3. Open the Script task, select an appropriate language—VB.NET in my example—and then click the Edit Script… button to launch the Visual Studio Tools for Applications environment.

4. From the Project menu, select Add Web Reference to launch the Add Web Reference dialog.

5. For the URL, enter the path to Reporting Services web service’s ReportService2005 endpoint. On my local system, this is https://localhost/reportserver/reportservice2005.asmx?wsdl.

6. Clicking Go retrieves the metadata for the web service endpoint which populates the dialog. Modify the web reference name as appropriate – I chose rs for my web reference name—and then click Add Reference to add the reference to your project.

7. With the web reference in place, you can now enter your code. For my demonstration, I modified Sub Main as follows:

   Public Sub Main()

     Dim MyRs As New rs.ReportingService2005()

     MyRs.Credentials = System.Net.CredentialCache.DefaultCredentials

     Dim MySubs As rs.Subscription() = _

      MyRs.ListSubscriptions("/Demo Reports/Blank Report", Nothing)

     Dim MySub As rs.Subscription = MySubs(0)

     MyRs.FireEvent(MySub.EventType, MySub.SubscriptionID)

   Dts.TaskResult = ScriptResults.Success

   End Sub

 

Let me pick apart this code a bit. I first declare a new object, MyRs, which represents the web service interface. I establish my identity with the interface leveraging my active Windows credentials.

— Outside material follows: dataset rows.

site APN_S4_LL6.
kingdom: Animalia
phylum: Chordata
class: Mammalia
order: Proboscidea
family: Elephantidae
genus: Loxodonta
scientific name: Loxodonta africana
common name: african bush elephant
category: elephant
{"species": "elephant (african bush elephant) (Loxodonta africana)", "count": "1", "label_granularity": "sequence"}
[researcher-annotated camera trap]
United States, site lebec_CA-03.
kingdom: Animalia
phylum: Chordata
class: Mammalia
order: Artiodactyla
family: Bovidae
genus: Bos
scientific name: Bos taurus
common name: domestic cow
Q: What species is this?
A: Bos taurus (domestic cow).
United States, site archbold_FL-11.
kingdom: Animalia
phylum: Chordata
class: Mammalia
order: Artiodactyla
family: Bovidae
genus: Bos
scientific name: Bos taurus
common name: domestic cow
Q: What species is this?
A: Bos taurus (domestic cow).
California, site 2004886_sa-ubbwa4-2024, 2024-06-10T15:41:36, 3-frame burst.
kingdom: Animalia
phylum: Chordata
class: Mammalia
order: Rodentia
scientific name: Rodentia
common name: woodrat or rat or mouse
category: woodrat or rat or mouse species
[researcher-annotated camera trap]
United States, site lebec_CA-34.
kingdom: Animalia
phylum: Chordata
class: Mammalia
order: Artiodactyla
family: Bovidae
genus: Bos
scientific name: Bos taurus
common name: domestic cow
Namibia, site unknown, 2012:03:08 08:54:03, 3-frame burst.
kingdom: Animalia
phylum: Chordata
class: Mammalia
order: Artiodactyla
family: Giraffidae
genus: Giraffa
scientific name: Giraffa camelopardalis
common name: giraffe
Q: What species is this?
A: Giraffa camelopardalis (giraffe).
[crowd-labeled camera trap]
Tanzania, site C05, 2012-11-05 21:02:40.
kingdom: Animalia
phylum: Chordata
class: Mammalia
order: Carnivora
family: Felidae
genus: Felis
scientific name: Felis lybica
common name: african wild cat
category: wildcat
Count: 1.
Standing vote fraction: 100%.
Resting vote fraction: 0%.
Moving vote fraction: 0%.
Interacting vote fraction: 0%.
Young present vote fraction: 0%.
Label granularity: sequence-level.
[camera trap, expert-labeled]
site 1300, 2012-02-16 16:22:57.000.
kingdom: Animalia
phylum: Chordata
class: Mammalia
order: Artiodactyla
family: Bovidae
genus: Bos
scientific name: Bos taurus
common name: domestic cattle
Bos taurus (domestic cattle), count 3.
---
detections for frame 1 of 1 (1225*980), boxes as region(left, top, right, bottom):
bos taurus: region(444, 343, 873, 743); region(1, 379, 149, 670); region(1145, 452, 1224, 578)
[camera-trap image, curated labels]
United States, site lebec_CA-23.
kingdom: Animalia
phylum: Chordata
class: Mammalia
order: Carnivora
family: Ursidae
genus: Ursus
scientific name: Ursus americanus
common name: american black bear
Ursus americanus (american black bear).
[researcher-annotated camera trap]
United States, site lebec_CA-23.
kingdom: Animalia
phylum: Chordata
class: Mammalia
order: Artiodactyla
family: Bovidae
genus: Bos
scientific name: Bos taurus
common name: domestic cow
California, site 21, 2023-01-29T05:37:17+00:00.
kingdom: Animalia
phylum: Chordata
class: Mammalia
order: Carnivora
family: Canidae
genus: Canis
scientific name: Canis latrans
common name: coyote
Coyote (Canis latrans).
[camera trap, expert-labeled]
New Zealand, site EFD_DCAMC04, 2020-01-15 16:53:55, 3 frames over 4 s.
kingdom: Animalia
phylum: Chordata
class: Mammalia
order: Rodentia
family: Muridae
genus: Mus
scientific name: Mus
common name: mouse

 Then I open the collection of subscriptions associated with my report, /Demo Reports/Blank Report. I then grab the one subscription tied to my report and fire the event associated with it before completing the routine.

So, how do I know the subscription I want is the one with an index of 0 in the subscriptions collection? Well, in my example, there is only one subscription. In the real world, you’ll need to look at the subscription’s properties or some other mechanism to determine which one to fire.